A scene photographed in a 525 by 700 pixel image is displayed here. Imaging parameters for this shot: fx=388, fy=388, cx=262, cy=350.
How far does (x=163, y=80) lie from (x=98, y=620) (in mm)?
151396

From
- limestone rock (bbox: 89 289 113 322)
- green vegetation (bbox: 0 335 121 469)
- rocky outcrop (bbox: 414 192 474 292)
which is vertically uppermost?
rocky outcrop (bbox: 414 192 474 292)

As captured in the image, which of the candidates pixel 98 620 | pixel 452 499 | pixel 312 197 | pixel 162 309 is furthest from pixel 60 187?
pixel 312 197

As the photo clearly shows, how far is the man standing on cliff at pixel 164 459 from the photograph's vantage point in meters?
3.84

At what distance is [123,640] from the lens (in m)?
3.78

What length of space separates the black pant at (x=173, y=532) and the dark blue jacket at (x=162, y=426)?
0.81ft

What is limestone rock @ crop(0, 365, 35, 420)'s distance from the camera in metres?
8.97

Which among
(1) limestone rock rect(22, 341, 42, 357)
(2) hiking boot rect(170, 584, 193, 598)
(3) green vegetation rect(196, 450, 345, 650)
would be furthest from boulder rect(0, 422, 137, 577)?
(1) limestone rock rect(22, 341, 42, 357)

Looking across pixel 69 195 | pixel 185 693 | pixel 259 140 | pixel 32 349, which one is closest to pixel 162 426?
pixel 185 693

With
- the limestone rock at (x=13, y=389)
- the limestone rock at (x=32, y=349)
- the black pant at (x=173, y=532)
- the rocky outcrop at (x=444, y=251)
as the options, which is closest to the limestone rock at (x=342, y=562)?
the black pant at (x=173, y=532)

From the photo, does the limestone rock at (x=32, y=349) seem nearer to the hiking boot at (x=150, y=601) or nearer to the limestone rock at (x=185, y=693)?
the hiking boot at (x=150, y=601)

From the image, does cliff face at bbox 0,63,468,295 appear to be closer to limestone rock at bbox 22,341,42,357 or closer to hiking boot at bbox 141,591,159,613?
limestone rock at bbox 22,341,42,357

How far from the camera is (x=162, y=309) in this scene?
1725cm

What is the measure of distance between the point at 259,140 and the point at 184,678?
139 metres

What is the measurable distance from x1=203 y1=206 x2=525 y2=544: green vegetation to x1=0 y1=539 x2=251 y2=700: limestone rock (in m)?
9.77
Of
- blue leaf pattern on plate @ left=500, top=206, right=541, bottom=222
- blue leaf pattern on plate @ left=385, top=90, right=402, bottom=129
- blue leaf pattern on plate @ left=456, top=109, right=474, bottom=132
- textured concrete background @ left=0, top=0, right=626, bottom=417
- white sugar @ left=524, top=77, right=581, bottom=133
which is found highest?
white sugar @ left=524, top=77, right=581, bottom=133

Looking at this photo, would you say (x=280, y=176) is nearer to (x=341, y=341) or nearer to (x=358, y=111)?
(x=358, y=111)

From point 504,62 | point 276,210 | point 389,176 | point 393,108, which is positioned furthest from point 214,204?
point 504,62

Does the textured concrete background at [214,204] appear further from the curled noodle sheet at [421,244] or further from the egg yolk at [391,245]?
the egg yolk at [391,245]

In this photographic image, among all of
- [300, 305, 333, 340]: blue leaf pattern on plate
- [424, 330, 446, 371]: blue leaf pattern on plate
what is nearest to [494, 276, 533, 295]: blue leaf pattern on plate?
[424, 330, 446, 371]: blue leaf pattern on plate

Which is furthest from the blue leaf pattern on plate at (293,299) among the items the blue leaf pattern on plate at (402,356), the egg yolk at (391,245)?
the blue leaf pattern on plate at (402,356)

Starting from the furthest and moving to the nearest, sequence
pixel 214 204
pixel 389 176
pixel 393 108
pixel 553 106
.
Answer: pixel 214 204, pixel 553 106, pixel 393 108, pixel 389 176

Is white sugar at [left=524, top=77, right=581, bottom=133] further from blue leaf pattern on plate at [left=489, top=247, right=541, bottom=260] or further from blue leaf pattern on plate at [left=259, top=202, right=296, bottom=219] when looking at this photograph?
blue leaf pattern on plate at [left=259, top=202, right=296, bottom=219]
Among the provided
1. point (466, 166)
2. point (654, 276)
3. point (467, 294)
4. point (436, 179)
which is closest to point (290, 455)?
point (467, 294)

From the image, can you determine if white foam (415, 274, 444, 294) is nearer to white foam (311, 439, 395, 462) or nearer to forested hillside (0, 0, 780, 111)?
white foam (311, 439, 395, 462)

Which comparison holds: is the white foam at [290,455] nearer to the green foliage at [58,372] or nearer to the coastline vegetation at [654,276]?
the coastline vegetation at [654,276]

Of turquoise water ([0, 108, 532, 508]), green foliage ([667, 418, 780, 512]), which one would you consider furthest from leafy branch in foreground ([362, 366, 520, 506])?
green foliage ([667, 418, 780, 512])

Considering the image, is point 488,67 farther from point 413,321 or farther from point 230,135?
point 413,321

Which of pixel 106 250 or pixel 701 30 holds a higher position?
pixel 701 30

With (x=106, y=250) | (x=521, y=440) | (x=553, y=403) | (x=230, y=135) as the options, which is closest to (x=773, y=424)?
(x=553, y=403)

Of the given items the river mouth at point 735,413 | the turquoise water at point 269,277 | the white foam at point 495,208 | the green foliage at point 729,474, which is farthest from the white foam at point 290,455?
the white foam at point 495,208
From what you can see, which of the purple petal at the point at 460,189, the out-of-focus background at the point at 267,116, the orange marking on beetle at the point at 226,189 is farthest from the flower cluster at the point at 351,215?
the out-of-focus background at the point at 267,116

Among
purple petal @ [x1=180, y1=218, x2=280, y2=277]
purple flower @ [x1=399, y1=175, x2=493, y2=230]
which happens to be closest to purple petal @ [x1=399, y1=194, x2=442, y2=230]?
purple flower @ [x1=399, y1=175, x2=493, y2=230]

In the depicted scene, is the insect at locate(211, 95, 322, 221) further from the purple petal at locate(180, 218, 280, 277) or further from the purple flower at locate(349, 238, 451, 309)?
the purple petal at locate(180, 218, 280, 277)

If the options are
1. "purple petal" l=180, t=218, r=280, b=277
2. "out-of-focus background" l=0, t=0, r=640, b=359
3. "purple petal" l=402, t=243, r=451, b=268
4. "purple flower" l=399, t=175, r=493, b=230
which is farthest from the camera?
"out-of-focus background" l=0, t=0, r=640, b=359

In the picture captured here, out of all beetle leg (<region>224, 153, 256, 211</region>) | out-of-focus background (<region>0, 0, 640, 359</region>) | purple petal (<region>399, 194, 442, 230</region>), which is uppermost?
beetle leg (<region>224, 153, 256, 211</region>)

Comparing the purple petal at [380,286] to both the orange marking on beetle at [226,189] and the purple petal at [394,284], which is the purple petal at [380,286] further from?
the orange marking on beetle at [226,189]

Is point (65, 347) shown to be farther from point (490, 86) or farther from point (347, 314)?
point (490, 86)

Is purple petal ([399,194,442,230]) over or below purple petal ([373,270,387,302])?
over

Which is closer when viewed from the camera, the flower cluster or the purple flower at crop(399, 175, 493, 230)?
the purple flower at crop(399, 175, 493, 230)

**The task:** Give the part of the data that opens with the line containing "Is purple petal" and runs through the end of the data as a Markdown table with the columns Row and Line, numbering each row and leaving out blank lines.

**Correct response:**
| Row | Line |
|---|---|
| 1 | Is purple petal ([399,194,442,230]) over or below purple petal ([373,270,387,302])? |
| 2 | over |
| 3 | Which is closer when viewed from the camera, the flower cluster or the purple flower at crop(399, 175, 493, 230)? |
| 4 | the purple flower at crop(399, 175, 493, 230) |